Seit einem Vierteljahrhundert boomen die Pfingstkirchen im südamerikanischen Land Brasilien – eine unüberschaubare Fülle großer und kleiner, lokaler und globaler Kirchen, die sehr unterschiedlich ausgerichtet sind. Neben Katholizismus, Protestantismus und Orthodoxie entsteht mit dem Pentekostalismus ein vierter Zweig des sogenannten Christentums. Eine neue Form, Christ zu sein, ist im Werden. Während Millionen von Brasilianern in armseligen Hütten vor sich hin vegetieren und nicht wissen, wie sie den Monat finanziell überleben sollen, eröffnen die Pfingstbewegungen einen Mega-Tempel nach dem anderen.
2014 öffnete in São Paulo ein evangelikaler Mega-Tempel seine Pforten, zur Einweihung kam selbst Brasiliens Präsidentin Dilma Rousseff.

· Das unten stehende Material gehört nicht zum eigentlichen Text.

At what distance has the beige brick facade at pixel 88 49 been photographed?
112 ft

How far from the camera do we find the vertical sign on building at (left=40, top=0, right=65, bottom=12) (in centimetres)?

Nach Schätzungen beliefen sich die Kosten des 74.000 Quadratmeter großen und 10.000 Menschen fassenden Gebäudes auf etwa 680 Millionen Reais (damals rund 224 Millionen Euro). Für das „neue Reich Gottes“ wurden 28.000 Kubikmeter Beton und fast 2.000 Tonnen Stahl verbaut. Das Vorderhaus hat 11 Etagen und misst 56 Meter in der Höhe. Die Pfingstbewegung scheute keine Mühe und Kosten und ließ die Steine für den gesamten Boden und des Altars der Tempelanlage aus Hebron in Israel einfliegen. Eine etwa sieben Millionen Euro teure Lichtanlage soll die Abendstimmung in Jerusalem imitieren. Am Dienstag (1.) gab die Igreja Internacional da Graça de Deus (Universalkirche des Königreichs Gottes) bekannt, einen „Tempel der Gnade“ in Bom Retiro (Zentral-Region in São Paulo) zu errichten.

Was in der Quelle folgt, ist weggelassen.